## start DOCUMENT EXCERPT

Michael Czahor
Introduction
In class we breifly discussed debugging our functions to make sure they are running properly. After speaking with Eric I came up with several ideas on how to test functions individually and simultaneously. What you are going to see in the coming code/analysis is an individual breakdown of each code using functions and verbal analysis, followed by an overall comparison of all four functions at the same time.
pattern_a <- function(y, x) {
# find binary pattern y in sequence x
browser()
if (!all(y %in% c(0,1))) stop("y is not a binary pattern")
if (!all(x %in% c(0,1))) stop("x is not a binary sequence")
# check that y isn't longer than x:
if (length(y) > length(x)) return(0)
# does x start with pattern y?
found <- all(y==x[1:length(y)])
# check the rest
return( found + pattern_a(y,x[-1]))
}
x=rbinom(8,1,.5)
y=rbinom(3,1,.5)
pattern_a(y,x)
Instructions to debug this parts a-d After Eric or Dr. Hofmann run this code he or she will see a Browse function come up in the bottom. Proceed by entering the character 'n' over and over to do a line by line analysis of the code. After doing this for this function we seemed to have a great working function. But this is to easy because I simply assigned random Bernoulli variables with values of 0 and 1. I am going to give the function vectors with values that I know it won't like to see what happens. Note: when you are using your browser function you can simply enter the character 'c' to execute the remainder of the code. I chose to use the 'n' character to verify that a line by line analysis would work for Bernoulli's which it did. So now let us get some errors within our output. BEFORE PROCEEDING please close your browser by entering a cap 'Q' to exit the browser.
x=c(1,0,0,1,1,0,1,0,0,0,1,2)
y=c(1,0)
pattern_a(y,x)
A non-binary vector in part a
Notice I left the browser function in patterna. When Browse[1]> appears enter a 'c' and you will get the message “Error in pattern(y,x):x is not a binary sequence. ” To see where the error is I suggest using a traceback function. traceback() will print in reverse order an output that looks like this: 2: stop(“x is not a binary sequence”) at #5 1: pattern_a(y, x) We have seen that part a is adaquate in regard to noticing non-binary input which in my opinion is a key functionallity of binary coding. Next we will look at the situation in part a when a given pattern is longer then the x vector. Intuitavely we know that this is just wrong. But how will our function act when we throw something like this into it. Proceed to the code below to see how pattern_a handles this task.
x=rbinom(100,1,.5)
y=rbinom(101,1,.5)
pattern_a(y,x)
An analysis on the y vector being larger than the x vector
Wow, we have come across our first curious siting within this code. When your Browse[1]> appears enter 'c' to execute through everything. You will get an answer of 0. Granted this is absolutely correct becuase vector y does not appear in vector x, but the issue I have is no error occurs. When looking at the code to pattern_a we can easily see where the issue occurs.

## end DOCUMENT EXCERPT
## start DATA

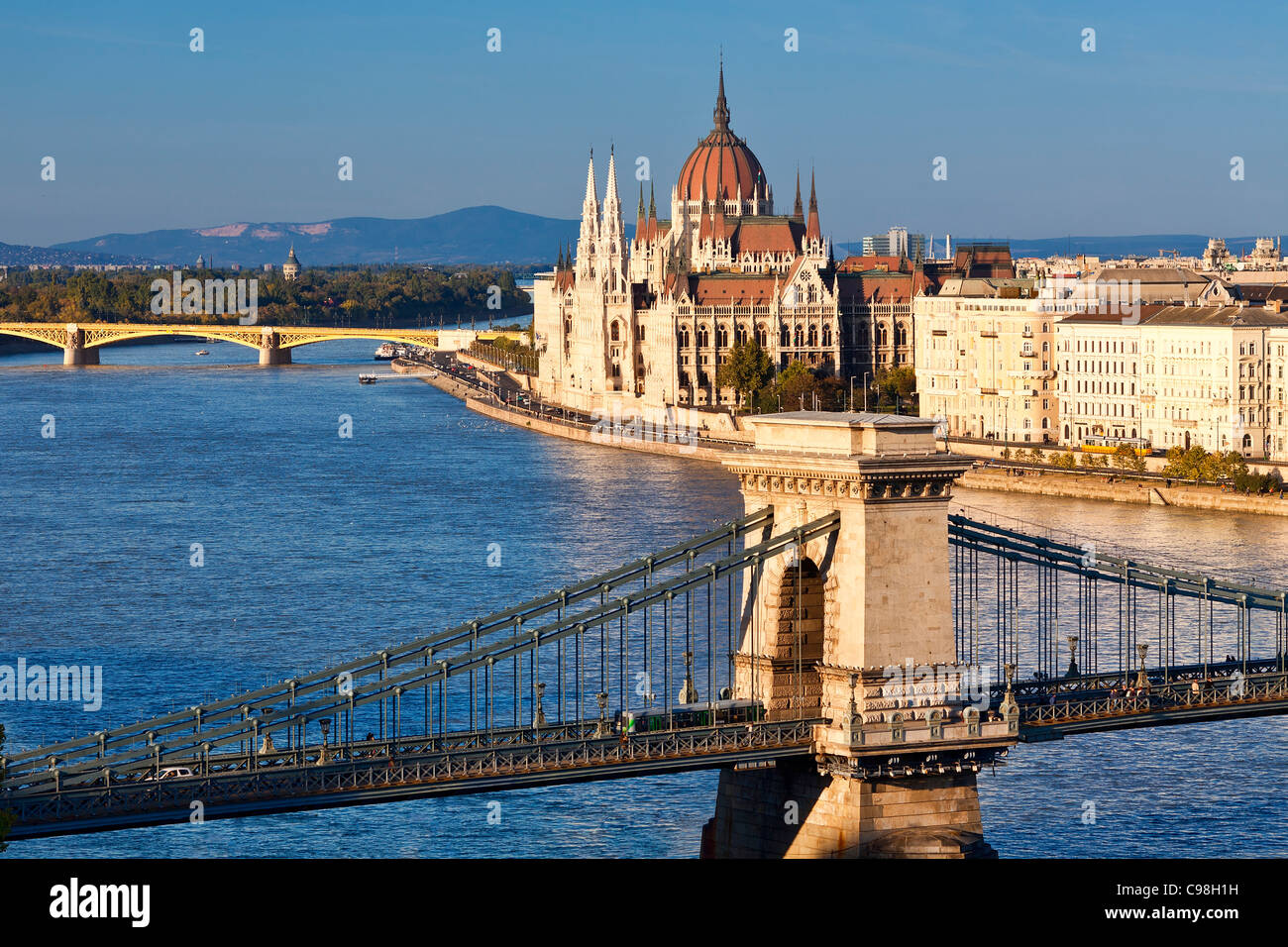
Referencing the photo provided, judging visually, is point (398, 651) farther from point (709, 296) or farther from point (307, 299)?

## end DATA

EXERCISE INSTRUCTIONS: In the R debugging write-up, what character can be entered in the browser to execute the remainder of the code? The data plays no part in this.

SOLUTION: The character 'c'.